Other Palantir articles:
- Palantir insiders are accelerating their stock sales as direct listing looms
- In its 4th revision to the SEC, Palantir tries to explain what the hell is going on
- As it heads for IPO, Palantir hires a chief accountant and gets approval from NYSE to trade
My other notable articles from the last week
- “A New World Begins” and the meaning of the French Revolution — a quick book review on a new history of that major event.
- Kleiner prints gold with Desktop Metal, netting a roughly 10x return — an analysis of one of the first major SPAC transactions and the underlying financial returns for the players involved.
- GoodRx offers founders $500M, nets $100M investment from Silver Lake, and makes quiet acquisition before IPO — lots of nuggets from all the GoodRx SEC filings the past few weeks.

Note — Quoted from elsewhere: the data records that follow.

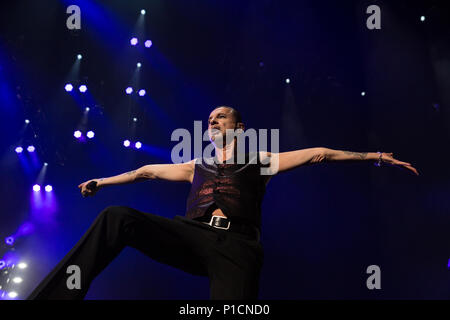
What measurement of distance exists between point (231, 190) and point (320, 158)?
71 centimetres

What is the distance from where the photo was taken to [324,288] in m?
5.59

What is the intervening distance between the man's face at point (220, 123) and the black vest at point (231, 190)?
38cm

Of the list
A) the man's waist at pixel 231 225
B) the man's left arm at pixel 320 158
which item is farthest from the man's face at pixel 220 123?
the man's waist at pixel 231 225

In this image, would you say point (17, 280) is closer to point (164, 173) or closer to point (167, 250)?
point (164, 173)

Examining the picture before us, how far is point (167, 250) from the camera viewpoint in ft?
7.33

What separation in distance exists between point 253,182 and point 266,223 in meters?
3.45

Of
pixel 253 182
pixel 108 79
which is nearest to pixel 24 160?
pixel 108 79

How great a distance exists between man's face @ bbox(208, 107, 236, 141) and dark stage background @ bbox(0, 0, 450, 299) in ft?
10.3

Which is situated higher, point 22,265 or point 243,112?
point 243,112

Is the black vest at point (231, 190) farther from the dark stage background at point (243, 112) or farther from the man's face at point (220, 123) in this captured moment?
the dark stage background at point (243, 112)

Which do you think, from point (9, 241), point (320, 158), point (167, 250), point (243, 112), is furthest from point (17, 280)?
point (320, 158)

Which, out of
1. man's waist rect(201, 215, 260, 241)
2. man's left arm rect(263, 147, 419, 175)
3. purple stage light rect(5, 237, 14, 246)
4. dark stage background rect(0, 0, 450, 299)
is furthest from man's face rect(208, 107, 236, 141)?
purple stage light rect(5, 237, 14, 246)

Great articles from around the web
- “How the west lost” — Anatol Lieven gives a succinct summary of everything that has gone wrong in the West since the fall of communism back in 1989. It’s a popular topic these days (Anne Applebaum’s Twilight of Democracy was a great book on this subject as well from this summer), and it is only becoming more apparent how badly we wasted the so-called peace dividend of the 1990s.

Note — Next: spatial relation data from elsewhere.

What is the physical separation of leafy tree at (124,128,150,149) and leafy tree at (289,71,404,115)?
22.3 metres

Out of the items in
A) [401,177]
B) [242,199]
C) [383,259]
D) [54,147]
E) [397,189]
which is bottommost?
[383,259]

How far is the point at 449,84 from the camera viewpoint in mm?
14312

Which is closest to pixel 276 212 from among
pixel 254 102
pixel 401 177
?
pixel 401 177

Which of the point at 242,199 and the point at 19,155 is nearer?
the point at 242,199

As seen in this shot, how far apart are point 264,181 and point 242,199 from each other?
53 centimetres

- “Best Sellers Sell the Best Because They’re Best Sellers” — Alexandra Alter provides a great profile of Penguin Random House head Madeline McIntosh and discusses the changing business of bookselling along the way.
- “Why Are We in the West So Weird? A Theory” — Daniel C. Dennett reviews Joseph Henrich's new book on the growing conception of "WEIRD" (Western, educated, industrialized, rich, democratic) and how it is upending psychology and psychiatry. Constantly using undergrads at top Western universities as test subjects has fundamentally skewed psychology research, and we are only now starting to figure out how damaging that has been to the field.
- “Inside the Paradise Bubble” — Ann Chen offers a nice perspective on the civic computer programming "corps" that is driving Taiwan's efficient and effective response to COVID-19. Goes to show you it isn't impossible to build great tools and solve real problems to boot.